Since the end of the Second Republic, no female scientist had accessed the National Meteorological Service, now called AEMET. Along with Dolores Parra, Sanjurjo broke that glass ceiling.

Among his milestones, Sanjurjo participated in the expedition to Antarctica in 1988 to investigate the hole in the ozone layer, aboard the Argentine icebreaker Almirante Irizar. The campaign pioneered studies that continue to this day.

Epaminondas Stassinopoulos, NASA astrophysicist and anti-Nazi fighter

(January 17, 1921 – May 16, 2022)

His full name was Epaminondas George Aristotle Alexander Stassinopoulos. Although his parents were of Greek descent, Stassinopoulos was born and raised in the Germanic state of Prussia. However, attacks by the Hitler Youth forced him and his brother to move to Athens in 1935, where he joined the Resistance against the Nazi occupation of Greece.

Stassinopoulos immigrated to the United States in 1954, where he studied Mathematics and Physics. The astrophysicist joined NASA’s Goddard Space Flight Center in 1961 and headed the Office of Radiation Physics until 2006. His prolific research into geomagnetism and radioactive exposure was recognized in 1992 when NASA awarded him the Exceptional Service Medal.

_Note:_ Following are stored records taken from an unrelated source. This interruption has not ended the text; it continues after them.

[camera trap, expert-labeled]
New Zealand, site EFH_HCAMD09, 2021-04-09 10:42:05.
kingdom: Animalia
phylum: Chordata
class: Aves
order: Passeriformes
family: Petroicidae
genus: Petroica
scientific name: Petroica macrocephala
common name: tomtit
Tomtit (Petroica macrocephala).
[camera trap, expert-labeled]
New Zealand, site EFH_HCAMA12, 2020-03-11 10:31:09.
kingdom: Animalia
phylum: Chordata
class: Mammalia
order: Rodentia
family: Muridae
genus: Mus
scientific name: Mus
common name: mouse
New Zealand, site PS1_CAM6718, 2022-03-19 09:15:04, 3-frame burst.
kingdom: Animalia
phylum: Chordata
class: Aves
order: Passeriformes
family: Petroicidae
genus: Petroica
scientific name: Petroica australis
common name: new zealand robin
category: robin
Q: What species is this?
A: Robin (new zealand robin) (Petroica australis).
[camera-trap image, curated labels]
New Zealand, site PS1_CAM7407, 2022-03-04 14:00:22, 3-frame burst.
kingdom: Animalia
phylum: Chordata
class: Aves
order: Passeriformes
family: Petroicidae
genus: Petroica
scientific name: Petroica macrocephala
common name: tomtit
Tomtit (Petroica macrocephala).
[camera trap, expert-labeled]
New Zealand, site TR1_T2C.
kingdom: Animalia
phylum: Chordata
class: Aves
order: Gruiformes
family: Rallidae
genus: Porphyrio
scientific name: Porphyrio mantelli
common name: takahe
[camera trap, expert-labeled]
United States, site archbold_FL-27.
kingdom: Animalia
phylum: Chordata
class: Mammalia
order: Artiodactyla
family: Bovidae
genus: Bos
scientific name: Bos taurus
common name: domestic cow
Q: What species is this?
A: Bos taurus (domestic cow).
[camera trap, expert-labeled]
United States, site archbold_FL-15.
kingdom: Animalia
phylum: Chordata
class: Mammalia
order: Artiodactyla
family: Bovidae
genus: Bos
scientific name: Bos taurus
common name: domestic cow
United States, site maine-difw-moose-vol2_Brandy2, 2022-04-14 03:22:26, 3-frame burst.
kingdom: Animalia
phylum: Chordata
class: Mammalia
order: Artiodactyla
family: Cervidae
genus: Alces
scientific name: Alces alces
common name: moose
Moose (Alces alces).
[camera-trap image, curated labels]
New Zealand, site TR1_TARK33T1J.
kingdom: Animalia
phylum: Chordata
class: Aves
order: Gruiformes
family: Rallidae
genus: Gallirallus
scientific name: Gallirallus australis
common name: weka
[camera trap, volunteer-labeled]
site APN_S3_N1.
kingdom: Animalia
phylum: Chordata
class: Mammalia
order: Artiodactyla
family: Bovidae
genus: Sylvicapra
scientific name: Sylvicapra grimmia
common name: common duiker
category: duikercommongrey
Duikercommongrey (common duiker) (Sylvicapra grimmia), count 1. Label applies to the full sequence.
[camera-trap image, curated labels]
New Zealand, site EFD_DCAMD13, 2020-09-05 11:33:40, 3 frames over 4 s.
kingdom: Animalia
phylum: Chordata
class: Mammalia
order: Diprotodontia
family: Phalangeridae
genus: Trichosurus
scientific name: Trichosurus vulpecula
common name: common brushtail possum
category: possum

Sophie Freud, the “black sheep” of psychoanalysis

(August 6, 1924 – June 3, 2022)

There are many researchers of the human psyche who harshly criticized the postulates of Sigmund Freud’s psychoanalysis, one of the most vehement was his own granddaughter: Miriam Sophie Freud. The psychologist and social scientist described her grandfather’s teachings as narcissistic. In his book Living in the Shadow of the Freud Family (2007), he recounted how these statements negatively affected his mother and aunt.

To disprove his grandfather’s misogynistic theories, Freud conducted extensive research on women during the 1970s. This research showed, among other things, that women also have “true passion” just like men.